Segment Start: Reading text

Patient Factors Linked With Liver Remnant Growth in Staged Hepatectomy
NEW YORK (Reuters Health) – In patients undergoing staged hepatectomy for liver tumors, a technique that combines portal vein ligation and parenchymal in situ split allows for rapid, enhanced hypertrophy of the future liver remnant, and now researchers say they have identified the variables that most consistently influence remnant growth.
These include patients’ height, weight, and gender, the researchers reported in Liver International.
They studied 734 patients from 99 centers who underwent so-called associated liver partition and portal vein ligation for staged hepatectomy (ALPPS), using data from the International ALPPS Registry, coordinated at the University of Zurich, Switzerland.
The median age was 60; 60.1% of patients were male. Mean height, weight, and body mass index (BMI) were 1.70 m, 73 kg, and 25, respectively. The most frequent indications for resection were metastatic colorectal cancer (65.1%), hepatocellular carcinoma (13.4%), and intrahepatic cholangiocarcinoma (7.2%).
The median standardized future liver remnant (sFLR) was 0.23 at stage 1 and 0.39 at stage 2. The median sFLR increase was 0.15. FLR was considered insufficient when it was less than 25% in patients with a healthy liver and less than 35% in those who had received chemotherapy or who had steatosis.
Factors associated with a lower increase from sFLR1 to sFLR2 were age ˃68 (p=0.02), height ˃1.76 m (p˂0.01), weight ˃83 kg (p˂0.01), BMI ˃28 (p˂0.01), male gender (p˂0.01), antihypertensive therapy (p˂0.01), operative time ˃370 minutes (p˂0.01), and hospital stay ˃14 days (p˂0.01).
Median sFLR increases were 0.17 in patients younger than 53 vs 0.14 in patients older than 68, and 0.16 in patients weighing <63 kg vs 0.14 for weight >83 kg. The median increase in sFLR was 0.15 for males and 0.16 for females.

Segment End: Reading text
Segment Start: Entries provided

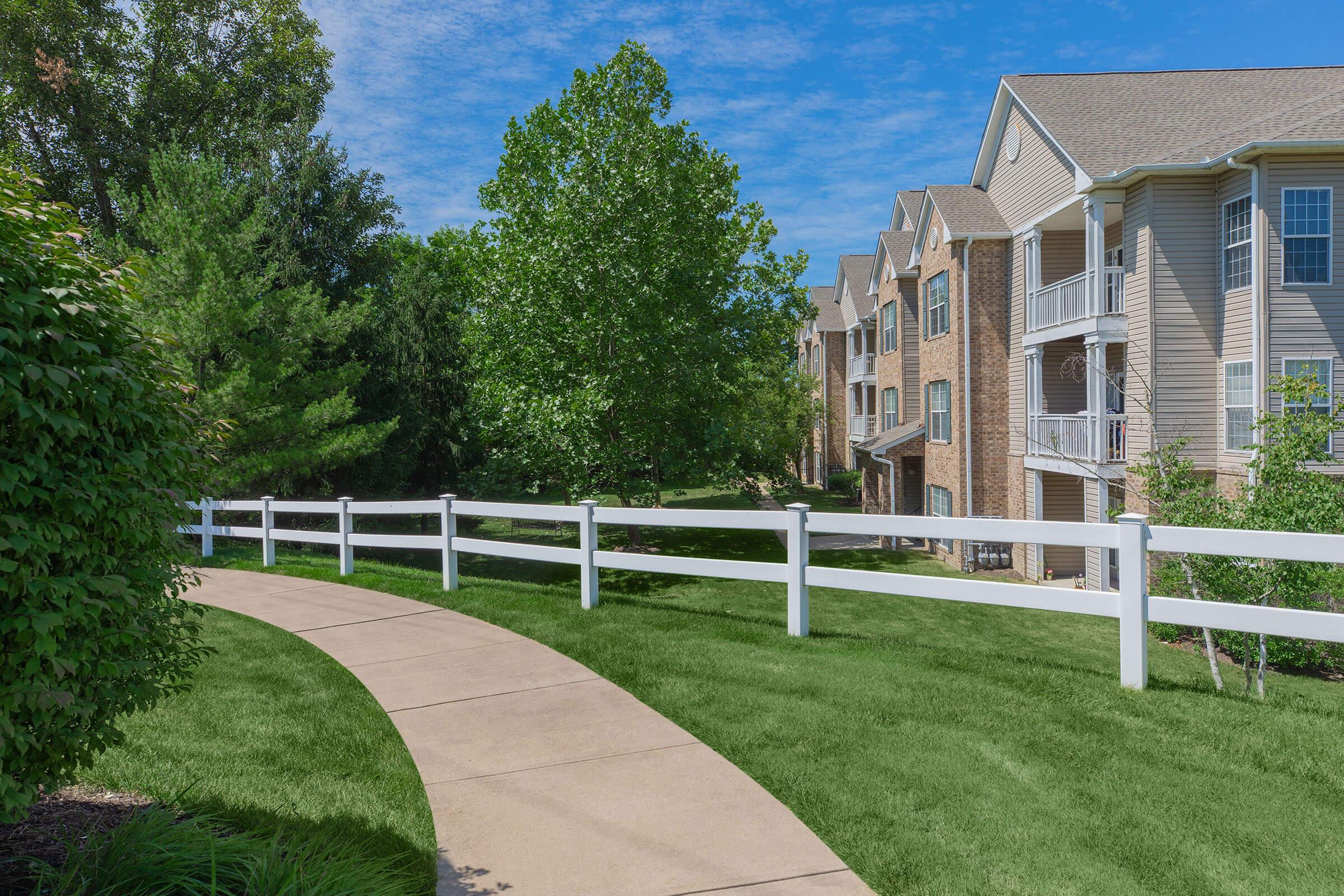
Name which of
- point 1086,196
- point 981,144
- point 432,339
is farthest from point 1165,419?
point 432,339

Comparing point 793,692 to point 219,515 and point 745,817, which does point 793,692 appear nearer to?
point 745,817

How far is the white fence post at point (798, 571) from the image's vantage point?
25.6ft

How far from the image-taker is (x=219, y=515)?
2011 centimetres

Segment End: Entries provided

◆ **Instructions**
**1)** Using the staged hepatectomy article, answer:
(a) How many patients and how many centers were in the study?
(b) What was the median standardized future liver remnant at stage 2?
(c) In which journal did the researchers report their findings?
**2)** Please continue the staged hepatectomy article beyond its final sentence.

◆ **Results by task**
**1)**
(a) 734 patients from 99 centers
(b) 0.39
(c) Liver International

**2)**
Lower rate of volume increase was associated with age ˃68 (p˂0.01), weight ˃83 kg (p˂0.01), male gender (p=0.03), no chemotherapy (p˂0.01), antihypertensive therapy (p˂0.01), liver disease (p=0.01), operative time ˃370 minutes (p=0.01,) and hospital stay ˃14 days (p˂0.01).
Sufficient volume for stage 2 was achieved within 7 days by 50% of females and 40.3% of males; 15.3% of females and 20.6% of males needed more than 14 days to achieve sufficient volume. Thirty patients did not reach stage 2 and had a higher rate of complications (64.4% vs 29.1%, p<0.001) and mortality (43.3% vs 0. 7%; p<0.001).
Operative time (p˂0.01), hospital stay (p˂0.01), and gender (p=0.03) were associated with longer time until stage 2 was reached.
The majority of patients (64%) had colorectal liver metastases. In this group, variables associated with a lower increase from sFLR1 to sFLR2 and slower rate of volume increase were age ˃68 years (p=0.09 and p=0.02, respectively), height ˃1.76 m (p˂0.01 and p=0.03), weight ˃83 kg (p˂0.01 and p˂0.01), BMI ˃28 (p=0.03 and p=0.04), male gender (p˂0.01 and p=0.03), antihypertensive therapy (p˂0.01 and p˂0.01), and hospital stay ˃14 days (p˂0.01 and p=0.01). Comparing patients with liver primary malignancies to patients with colorectal metastases, the colon cancer patients greater increase in %FLR (0.16 vs 0.14; p <0.001], with fewer patients needing blood transfusion (18.2% vs 34.1%; p <0.001), shorter hospital stay (9 vs 12 days; p <0.001) and fewer inter-stage complications (27.1% vs 38.2%; p=0.01).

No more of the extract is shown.